The film, starring Leonardo DiCaprio as Hoover, covers a great deal of ground. Its main concern, or at least the element most people will leave discussing, is the intense, yet also stunted love affair between Hoover and dashing male colleague Clyde Tolson (Armie Hammer). The film suggests their hesitant affection, and the closeted Hoover's related emotional constipation, influenced, impacted, and reflected the intense secrecy and cutthroat gamesmanship of his professional life. The film also plays as an F.B.I.: The Best of the Early Years compilation, touching on everything from the Lindbergh kidnapping to Hoover's lionized gangster foes, including John Dillinger.
Unfocused and honestly a bit bizarre, the 137-minute J. Edgar suffers from extremely even, lifeless pacing. Hopscotching through time via a framing device which finds an elderly, ever-vainglorious Hoover (DiCaprio buried in caked-on old-age makeup) recounting his life story to writers for a legacy-soldifying publication, the film almost never comes alive. No adventure, no romance, no real political suspense. I know this isn't popcorn entertainment (Eastwood's now standard-issue melancholy piano score and monochromatic "noir" cinematography all but say, "This is serious. Give it an Oscar or seven!"), but it's so high and mighty it becomes dry. The abduction of a celebrity's baby in the night and an ensuing media craze should never be dull, yet it is here. Sure, the grim outcome is well-known, but as Michael Mann proved with Public Enemies (or indeed Eastwood himself with Letters from Iwo Jima and Changeling), even history can be electrifying and surprising on the big screen. J. Edgar just doesn't have the juice.
Don't blame DiCaprio, though. He's terrific, per usual, perfectly embodying Hoover, from his heft ("solid weight," two characters say) to his angst to his ungainly inwardness. It's not a pleasant performance or one with any cool movie-star moments, but DiCaprio doesn't seem to care, plowing ahead and following this half tragic, half nasty figure wherever he leads. Armie Hammer, too, shines, despite spending half his scenes under liver-spotted old-age makeup so unconvincing it could be sold in Halloween shops next fall. A scene between these two where a raging confrontation turns into a raw passionate embrace is the film's best by far, a real shot in the arm. Though she's obviously game, Naomi Watts is under utilized as Helen Gandy, Hoover's long-term, extremely loyal secretary. The screenplay doesn't have much time for the character, and it's never apparent why she is so dedicated to her oft-malevolent enigma of a boss. In a major misfire of a casting decision, actors have been hired to briefly play iconic politicians Hoover encountered and grappled with throughout his career--Jeffrey Donovan as Robert F. Kennedy, Christopher Shyer as Richard Nixon--resulting in a couple supremely bad impersonations. Clever use of archival footage would have been preferable.
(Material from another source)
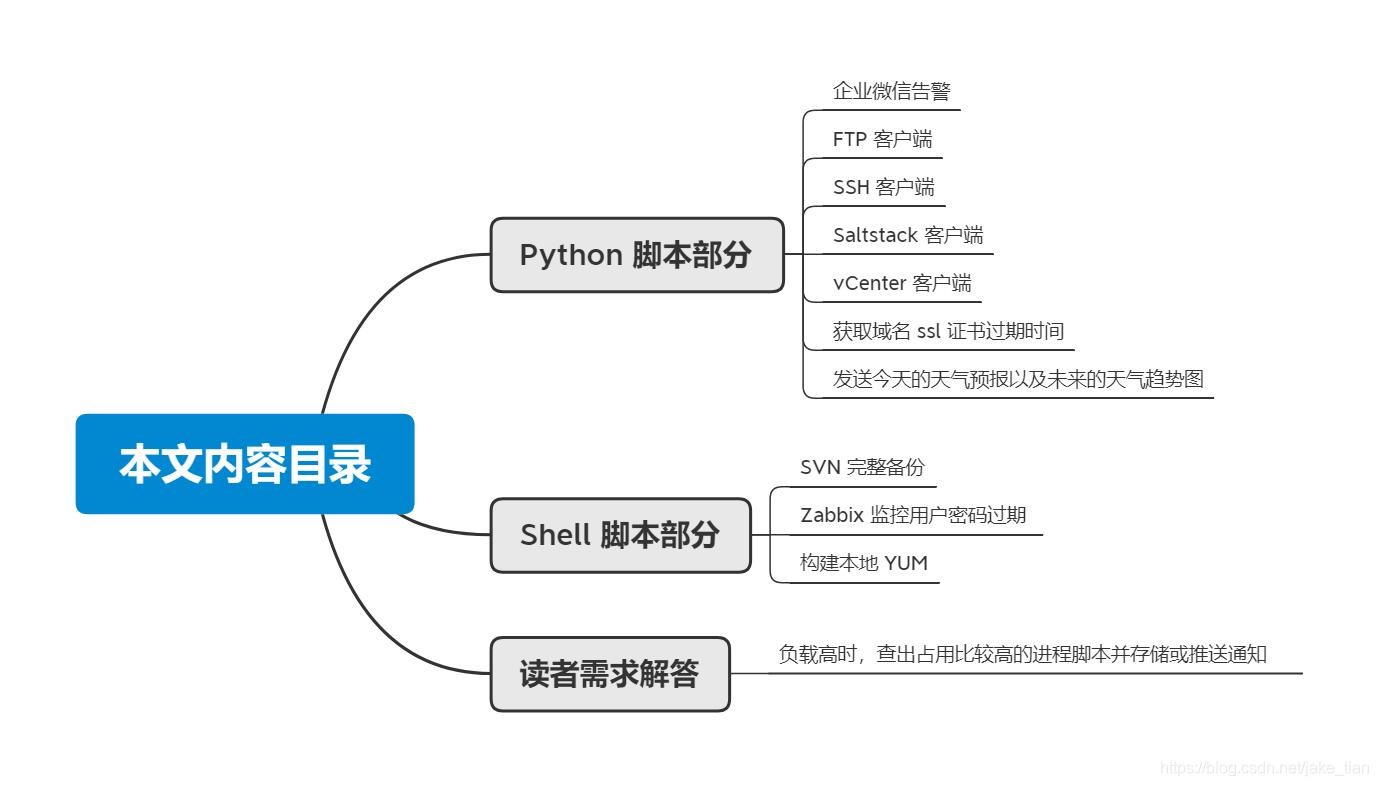 【博客大赛】超硬核!11 个非常实用的 Python 和 Shell 拿来就用脚本实例!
Clint Eastwood can be a great director, but he missed it this time. I almost wonder if he was betrayed by his own famous economy (in time, under budget). A story this big, so full of drama and history and even a bit of perversion, needed a dose of madness, not an old hand going through the prestige-pic motions. Despite a fantastic, Oscar-caliber lead performance by DiCaprio, J. Edgar represents a hell of a tale rendered toothless and largely inert.